◆ Work item ◆
Repeat verbatim the lines of the data below, beginning with the line containing "移门衣柜推拉门组合现代简约经济型整体卧室组装实木储物柜衣橱 2米加" and continuing to the end.

------ Dataset entries ------

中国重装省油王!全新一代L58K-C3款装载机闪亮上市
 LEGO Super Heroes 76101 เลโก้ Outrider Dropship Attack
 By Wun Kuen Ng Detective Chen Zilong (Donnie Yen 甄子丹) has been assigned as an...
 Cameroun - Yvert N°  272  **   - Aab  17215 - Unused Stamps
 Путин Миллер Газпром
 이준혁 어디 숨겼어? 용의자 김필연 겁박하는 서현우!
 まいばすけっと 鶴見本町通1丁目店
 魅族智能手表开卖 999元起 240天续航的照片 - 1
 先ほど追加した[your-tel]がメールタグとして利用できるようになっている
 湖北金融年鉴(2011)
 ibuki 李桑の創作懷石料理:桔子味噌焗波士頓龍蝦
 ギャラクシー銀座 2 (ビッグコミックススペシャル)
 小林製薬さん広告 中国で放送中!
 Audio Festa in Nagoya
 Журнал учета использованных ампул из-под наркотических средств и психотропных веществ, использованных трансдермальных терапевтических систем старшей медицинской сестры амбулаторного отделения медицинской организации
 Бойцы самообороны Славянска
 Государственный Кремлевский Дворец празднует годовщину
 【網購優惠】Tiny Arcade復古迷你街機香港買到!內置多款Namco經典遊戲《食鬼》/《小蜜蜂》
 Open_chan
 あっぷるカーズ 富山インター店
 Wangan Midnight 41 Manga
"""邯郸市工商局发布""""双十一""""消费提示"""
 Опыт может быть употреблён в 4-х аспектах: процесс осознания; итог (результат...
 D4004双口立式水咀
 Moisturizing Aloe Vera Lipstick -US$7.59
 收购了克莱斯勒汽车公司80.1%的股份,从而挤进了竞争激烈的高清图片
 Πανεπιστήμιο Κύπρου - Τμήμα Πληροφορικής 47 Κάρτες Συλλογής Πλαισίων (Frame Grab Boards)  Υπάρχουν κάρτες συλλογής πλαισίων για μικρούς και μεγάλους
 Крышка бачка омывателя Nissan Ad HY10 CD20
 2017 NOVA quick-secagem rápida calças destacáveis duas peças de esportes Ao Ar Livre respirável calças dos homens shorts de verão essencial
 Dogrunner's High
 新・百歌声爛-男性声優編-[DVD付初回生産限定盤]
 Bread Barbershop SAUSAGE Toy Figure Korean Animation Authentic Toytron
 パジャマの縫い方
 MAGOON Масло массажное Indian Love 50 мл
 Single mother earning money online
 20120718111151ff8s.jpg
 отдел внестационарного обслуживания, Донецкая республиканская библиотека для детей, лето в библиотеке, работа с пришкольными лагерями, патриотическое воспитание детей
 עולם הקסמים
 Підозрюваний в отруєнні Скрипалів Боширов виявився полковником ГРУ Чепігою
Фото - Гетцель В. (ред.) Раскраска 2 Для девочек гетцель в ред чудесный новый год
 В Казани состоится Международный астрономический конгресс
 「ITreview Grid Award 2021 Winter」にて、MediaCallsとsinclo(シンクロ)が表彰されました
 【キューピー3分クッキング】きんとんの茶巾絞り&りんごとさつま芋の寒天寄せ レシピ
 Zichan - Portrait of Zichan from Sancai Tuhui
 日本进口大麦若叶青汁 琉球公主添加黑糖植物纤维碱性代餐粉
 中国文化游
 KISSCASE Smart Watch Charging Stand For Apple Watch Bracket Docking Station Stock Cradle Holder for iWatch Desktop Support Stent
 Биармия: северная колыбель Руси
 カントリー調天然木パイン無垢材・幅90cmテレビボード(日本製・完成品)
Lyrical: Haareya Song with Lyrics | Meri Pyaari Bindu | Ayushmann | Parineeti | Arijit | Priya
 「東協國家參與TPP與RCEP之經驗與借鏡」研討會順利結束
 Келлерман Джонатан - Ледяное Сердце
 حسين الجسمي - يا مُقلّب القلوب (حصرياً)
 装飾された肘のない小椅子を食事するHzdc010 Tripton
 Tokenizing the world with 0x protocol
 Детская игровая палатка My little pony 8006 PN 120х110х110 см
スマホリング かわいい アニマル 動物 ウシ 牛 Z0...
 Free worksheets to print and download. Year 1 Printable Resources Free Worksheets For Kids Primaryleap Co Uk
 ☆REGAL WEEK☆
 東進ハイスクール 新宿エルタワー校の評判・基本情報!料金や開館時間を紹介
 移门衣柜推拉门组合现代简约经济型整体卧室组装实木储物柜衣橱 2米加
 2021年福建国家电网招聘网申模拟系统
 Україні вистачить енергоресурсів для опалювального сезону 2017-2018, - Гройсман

------

◆ Result of this exercise ◆
 移门衣柜推拉门组合现代简约经济型整体卧室组装实木储物柜衣橱 2米加
 2021年福建国家电网招聘网申模拟系统
 Україні вистачить енергоресурсів для опалювального сезону 2017-2018, - Гройсман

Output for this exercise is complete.